Traditionally, CLIP models are trained using images and their associated alt-texts, which are often of dubious quality. Higher quality captions are likely to improve the performance of CLIP models, but are not available in such a large quantity as alt-texts. An alternative could be to generate synthetic data using multimodel models.
To investigate this alternative, this repo contains a tiny-scale experiment showing that CLIP models trained using detailed captions generated by multimodal models (CogVLM and LLaVA 1.5) outperform models trained using the original alt-texts on a range of classification and retrieval tasks.
The ye-pop dataset is used for this experiment. The dataset is based on LAION-POP and consists of 491,567 images. Each image is accompanied by three captions: one generated by CogVLM, one generated by LLaVA-1.5 and the original alt text.
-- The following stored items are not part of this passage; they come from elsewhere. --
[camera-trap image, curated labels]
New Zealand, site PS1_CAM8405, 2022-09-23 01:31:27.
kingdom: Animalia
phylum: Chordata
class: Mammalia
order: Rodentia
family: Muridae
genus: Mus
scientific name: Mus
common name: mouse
Identical CLIP models (ViT B/32) are trained for 4 epochs using each of the provided captions and evaluated on the DataComp bechmark suite, which includes 38 image classification and retrieval tasks of multiple different domains.
Captions | Average score (higher = better) |
---|---|
CogVLM | 0.095 |
LLaVA | 0.095 |
alt-text | 0.086 |
The evaluations show that a small CLIP model trained using CogVLM captions performs better at the classification and retrieval tasks in the DataComp benchmark collection than the model trained on alt-texts. The same holds true for LLaVA-generated captions.
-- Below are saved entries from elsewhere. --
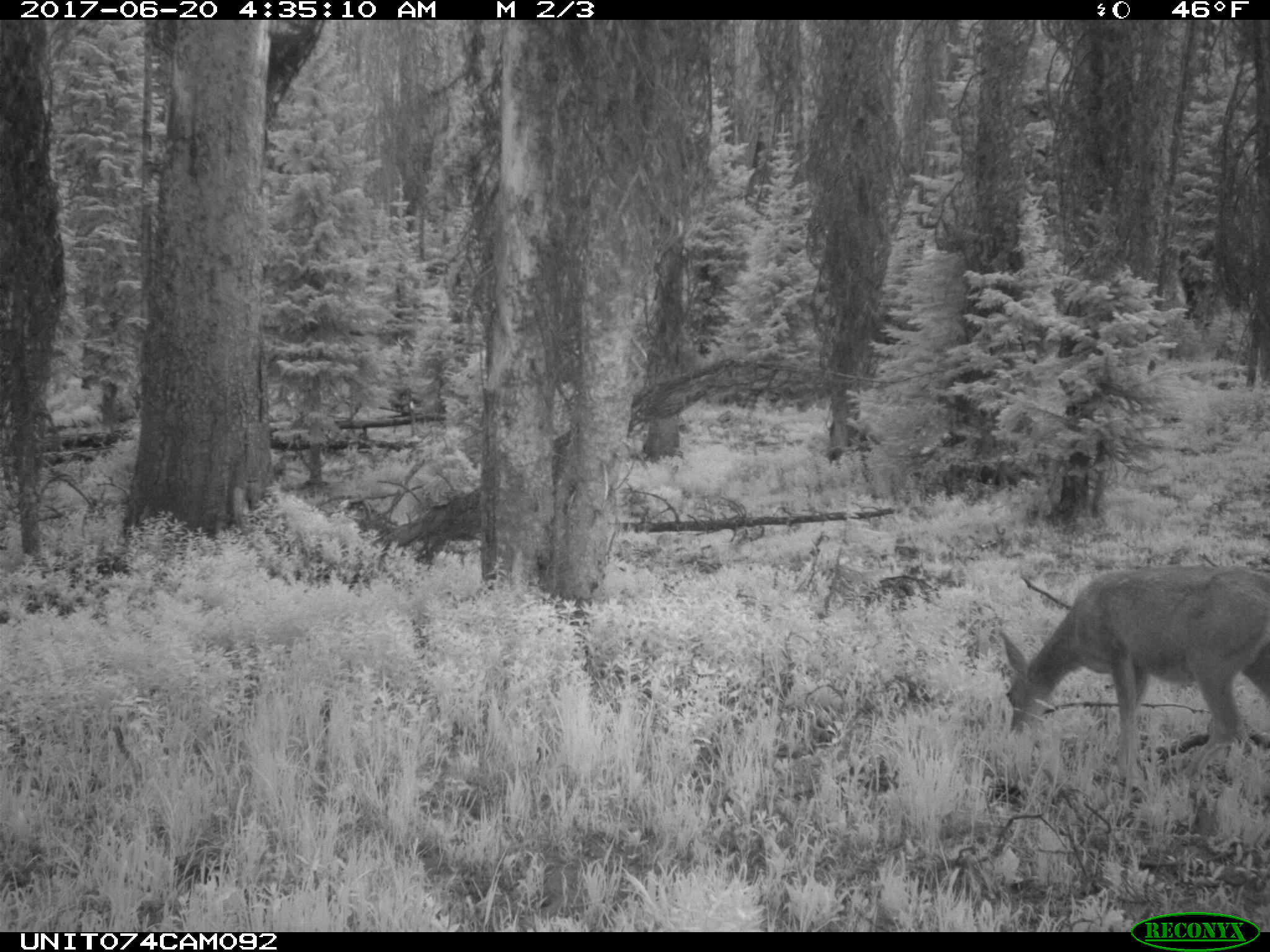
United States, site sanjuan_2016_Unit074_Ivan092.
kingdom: Animalia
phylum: Chordata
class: Mammalia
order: Artiodactyla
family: Cervidae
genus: Odocoileus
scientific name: Odocoileus hemionus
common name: mule deer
Odocoileus hemionus (mule deer).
For completeness, different trainig hyperparameters are investigated. The performance slightly increases at some higher epochs, but overall 4 epochs seem to suffice for passable convergence:
Epochs | Average score |
---|---|
4 | 0.095 |
10 | 0.094 |
26 | 0.098 |
104 | 0.094 |
DALL-E-3 suggests to use both detailed synthetic captions and alt-texts according to a 95%:5% split. Stable Diffusion 3 uses a 50%:50% split. For the datasets used in this experiment, this did not significantly affect the model performance:
Captions | Average score |
---|---|
CogVLM | 0.095 |
95% CogVLM + 5% alt-text | 0.095 |
50% CogVLM + 50% alt-text | 0.096 |
Training a CLIP model on CogVLM-generated captions with different CLIP architectures only marginally changes results:
Architecture | Average score |
---|---|
ViT B/32 | 0.095 |
ViT B/16 | 0.096 |
ViT S/32 | 0.095 |
Overall, the results suggests that generating captions using a strong vision-language model such as CogVLM is a worthwile addition for future training datasets. However, the findings are strongly limited by the small scale of conducted experiments.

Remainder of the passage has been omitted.